* _CONSIGNES DE L'EXERCICE_
Recopiez mot pour mot les lignes de tous les items ci-dessous, en laissant de côté les images.

==================================================

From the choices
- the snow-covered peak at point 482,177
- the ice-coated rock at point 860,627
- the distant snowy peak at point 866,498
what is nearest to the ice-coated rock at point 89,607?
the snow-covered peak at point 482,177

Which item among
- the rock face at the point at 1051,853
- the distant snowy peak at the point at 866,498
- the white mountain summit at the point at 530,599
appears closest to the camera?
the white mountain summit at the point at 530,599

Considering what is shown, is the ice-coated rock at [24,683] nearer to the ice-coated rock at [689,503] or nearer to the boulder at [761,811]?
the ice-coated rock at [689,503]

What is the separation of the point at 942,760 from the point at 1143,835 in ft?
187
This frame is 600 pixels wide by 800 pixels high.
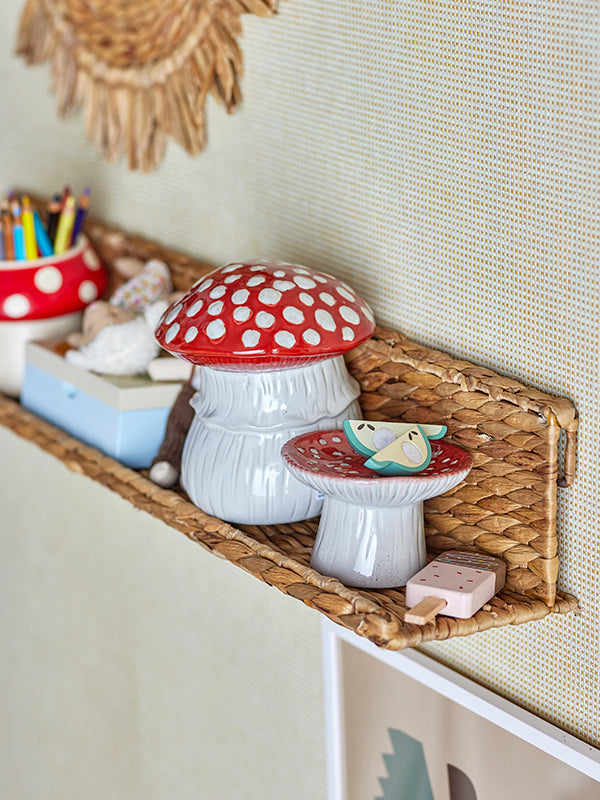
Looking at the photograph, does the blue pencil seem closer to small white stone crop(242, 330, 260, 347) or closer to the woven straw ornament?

==================================================

* _RÉPONSE AU PROBLÈME_
From the choices
- the snow-covered peak at point 482,177
- the ice-coated rock at point 860,627
- the distant snowy peak at point 866,498
what is nearest to the ice-coated rock at point 89,607?
the snow-covered peak at point 482,177

Which item among
- the rock face at the point at 1051,853
- the distant snowy peak at the point at 866,498
- the white mountain summit at the point at 530,599
appears closest to the camera?
the white mountain summit at the point at 530,599

Considering what is shown, is the ice-coated rock at [24,683] nearer to the ice-coated rock at [689,503] or nearer to the boulder at [761,811]?
the ice-coated rock at [689,503]

What is the separation of the point at 942,760 from the point at 1143,835 in ft?
187
This frame is 600 pixels wide by 800 pixels high.
Looking at the photograph, does the blue pencil seem closer to small white stone crop(242, 330, 260, 347) or closer to the woven straw ornament?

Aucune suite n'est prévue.